▶ Задание: Воспроизведите дословно часть приведённого ниже фрагмента о картине Ватто «Жиль»: от слов «Но повторим уже» до слов «есть нечто вечное.» включительно.

▶ Приведённый фрагмент:

И потому, делая вывеску для театра, Ватто мог бы быть куда свободнее, как был он ничем не скован, когда через несколько лет с поразительной легкостью и невиданной фантазией писал вывеску для лавки Жерсена. Работая как бы для забавы, художник забывает об обычной сдержанности, делается непосредственнее; спрятанные от других, да и от самого себя мысли, никогда не произносившиеся ни вслух, ни даже в глубине души, вдруг почти что сами возникают на холсте.
Ведь если согласиться, что каждая настоящая картина в какой-то мере духовный автопортрет художника, то, чем свободнее художник, тем больше сходства.
Как бы то ни было, трудно отказаться от мысли, что в «Жиле» Ватто как бы застал врасплох собственную душу. Сказал больше, чем хотел.
Утверждать, что печальный паяц — та роль, в которой видит себя художник на жизненной сцене, было бы смешной банальностью — слишком уж на поверхности лежит такое суждение.
Но повторим уже мельком сказанное: страдающий комедиант вызывает больше иронии, чем сочувствия. И это легкое пренебрежение к собственному герою, сквозящее в великолепном холсте, звучит как приговор самому себе, вскользь произнесенный с подмостков или просто с афиши беззаботного театра.
Но кроме того, в картине есть нечто вечное.
Подобно тому как в литературе есть бродячие сюжеты, есть в живописи вечные образы, вечные типы. Таков задумчивый и смешной лицедей. Его можно узнать в карликах Веласкеза, в комедиантах Домье, клоунах Тулуз-Лотрека, в акробатах и актерах Пабло Пикассо.
Жиль Ватто — один из самых законченных персонажей подобного рода.
Лишенный жестов и мимики, симметрично и плоско вписанный в холст, он спокойно существует во времени, словно навсегда остановившемся для него. Ему чуждо все, что скоротечно и преходяще. Суета за его спиной — в движениях актеров. Смех и веселье зрителей — перед ним. А он остается неизменно недвижным, со смешным и трогательным укором в круглых, ласковых и умных глазах.
У Ватто не было и не будет больше таких картин. Ведь все остальные актеры на его полотнах в движении, нередко утрированном, забавно церемонном или непомерно эффектном. Рядом с ними Жиль неуклюж, беспомощен. И никто, кроме него, не нуждается так в ободряющем взгляде зрителя.

▶ Имеющиеся данные:
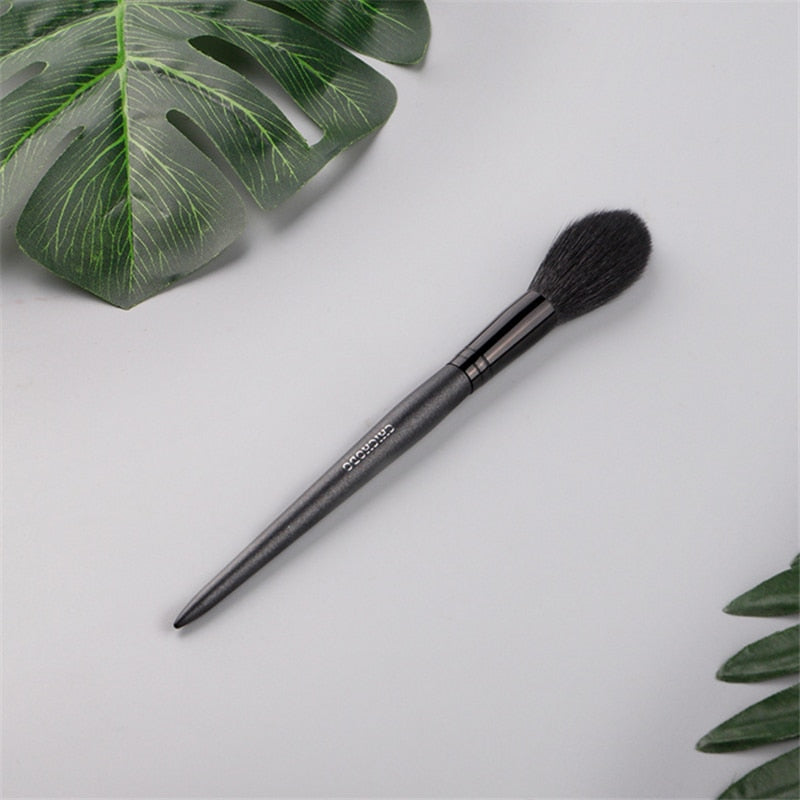 1 Pieces Goat Hair Long Handle Face Makeup Highlighter Blending Brush Blush Brush Concealer Brush Beauty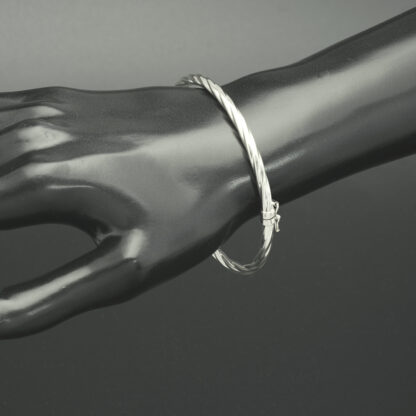 9ct White Gold Bangle - Image 2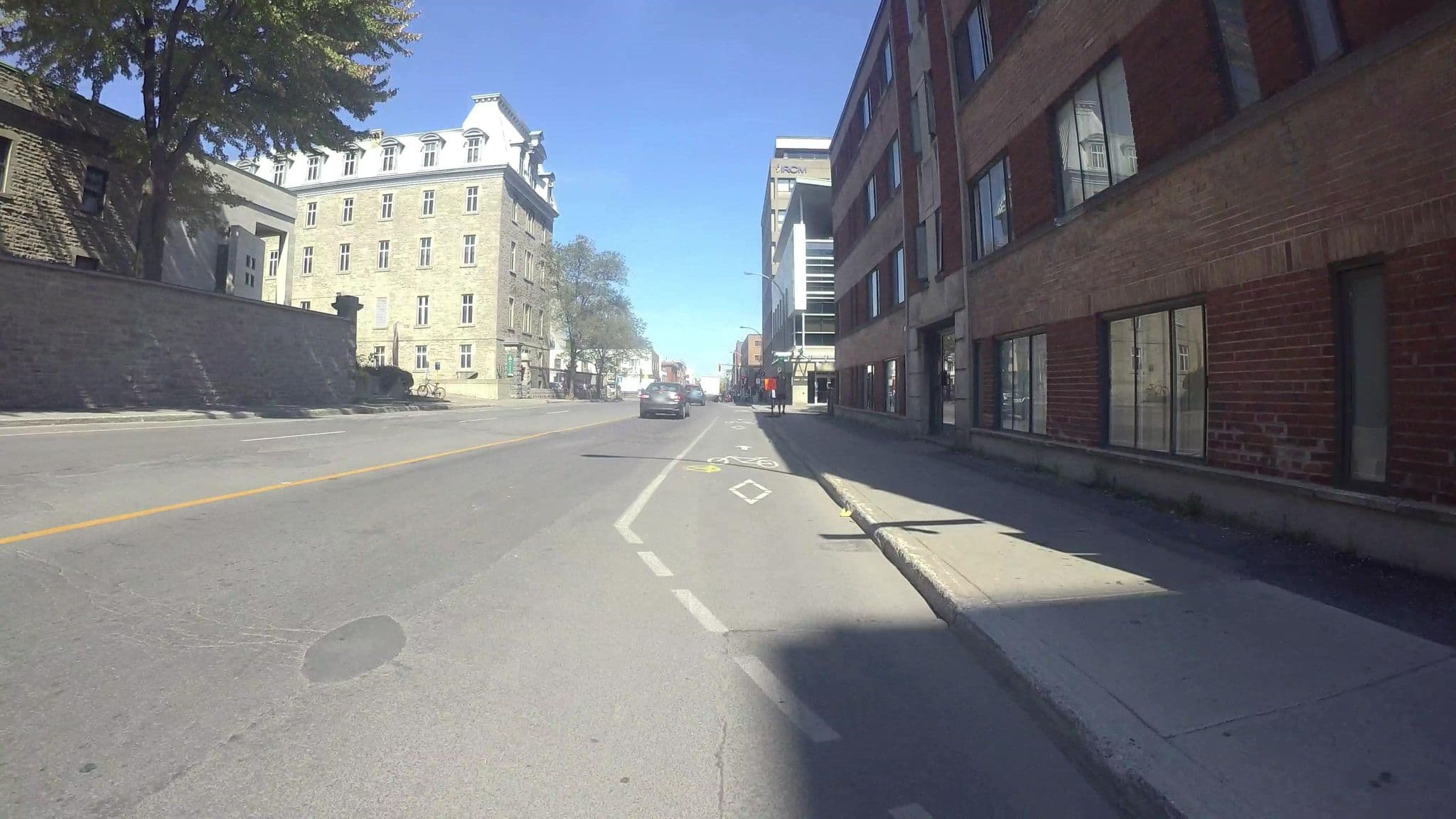 Street view near B&B de Chez-Nous, Milton-Parc — © VdM (CC BY-SA · Mapillary)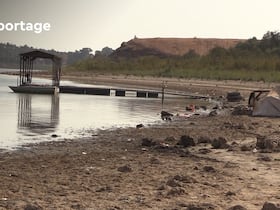 Le lac Erroumi, au nord-est de Rabat, subit lui aussi la sécheresse.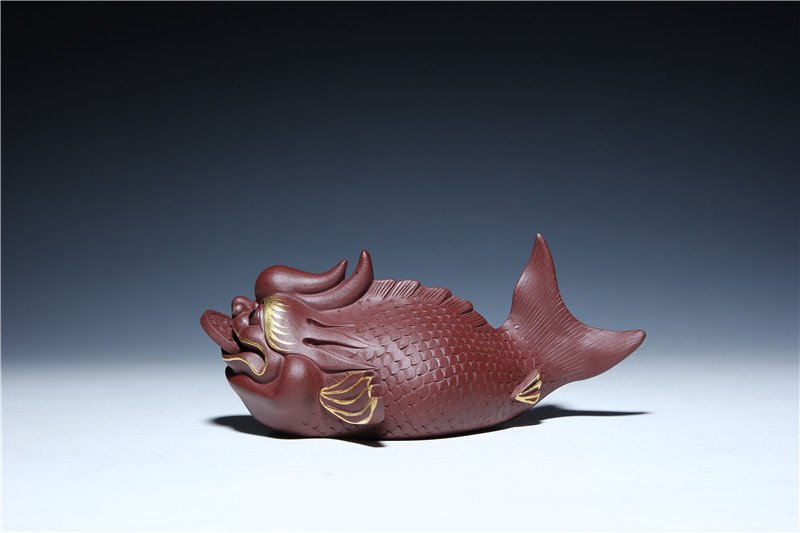 宜兴紫砂雕塑 | 鱼化龙_泥料：紫泥
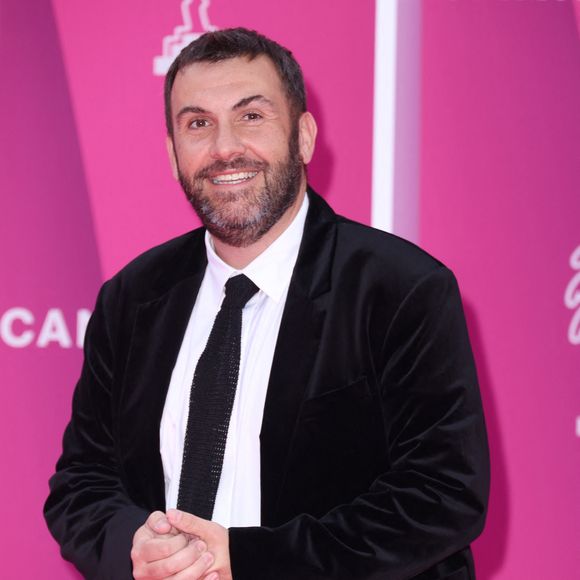 Toutefois, l'acteur continue de mener ce combat quotidien avec un courage exemplaire.

Laurent Ournac - Soirée d'ouverture de la 7e saison de "CanneSeries" à Cannes, le 5 avril 2024. 

© Denis Guignebourg/Bestimage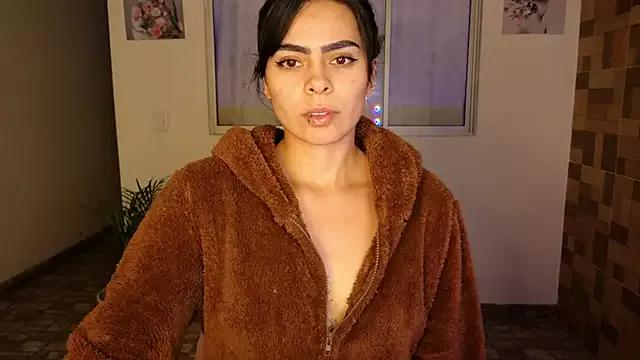 sexyladyy_ on StripChat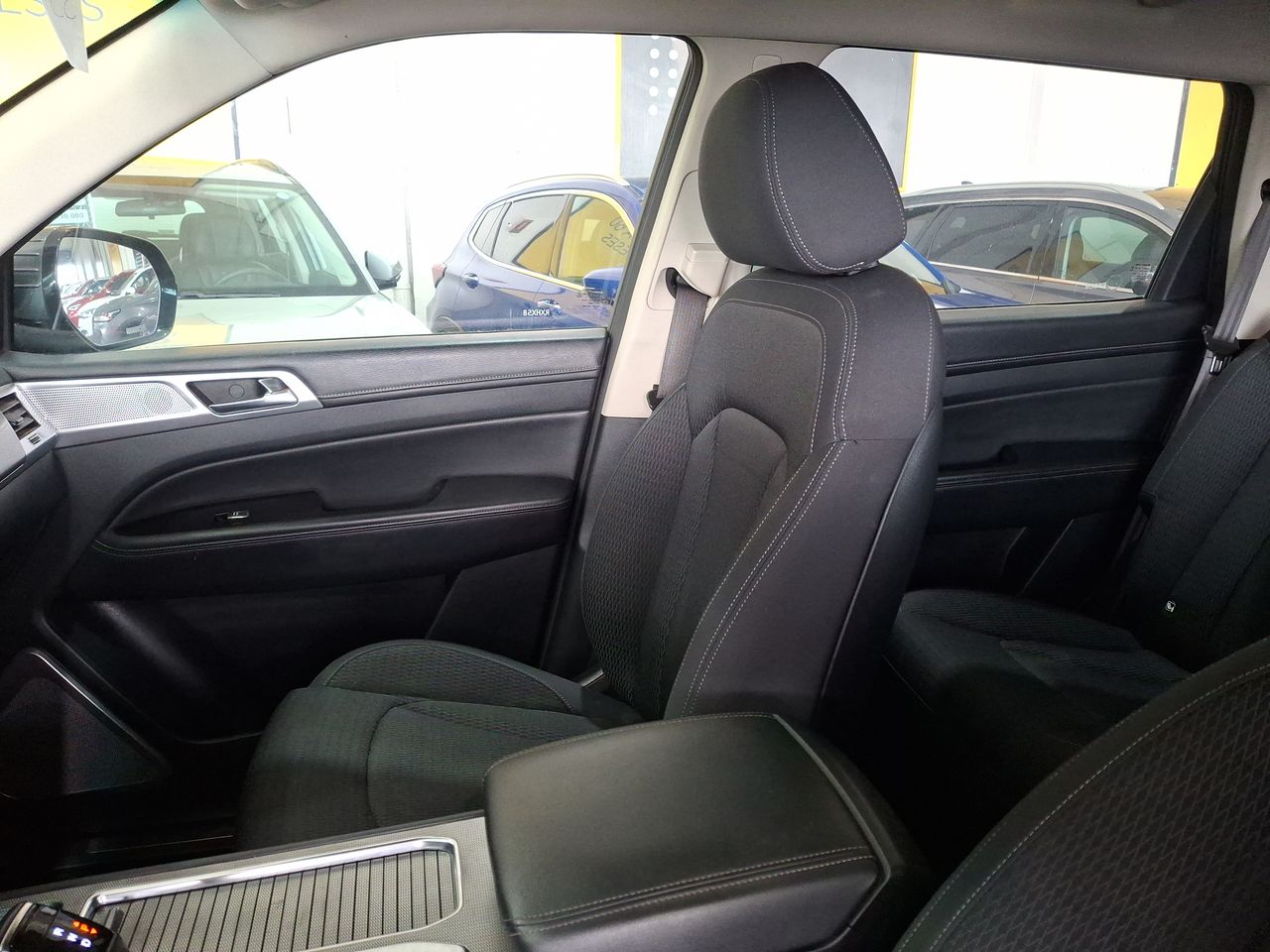 SSANGYONG - 11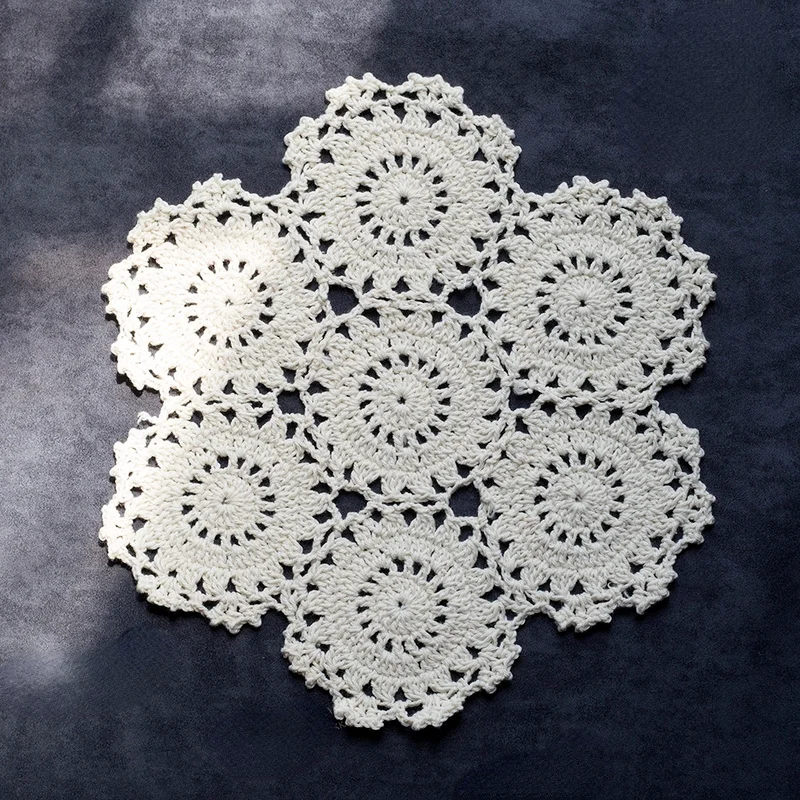 Round White Crochet Doily Hollow Tablecloth Round Cotton Lace Table Placemats with Flowers Pattern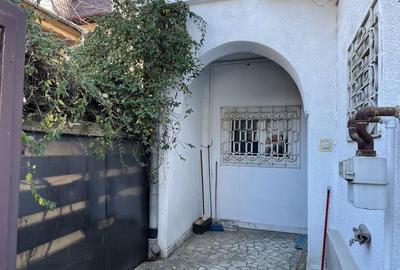 Casa de vanzare 6 camere in zona Popa Nan - Matei Basarab - 3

▶ Выполненное задание:
Но повторим уже мельком сказанное: страдающий комедиант вызывает больше иронии, чем сочувствия. И это легкое пренебрежение к собственному герою, сквозящее в великолепном холсте, звучит как приговор самому себе, вскользь произнесенный с подмостков или просто с афиши беззаботного театра.
Но кроме того, в картине есть нечто вечное.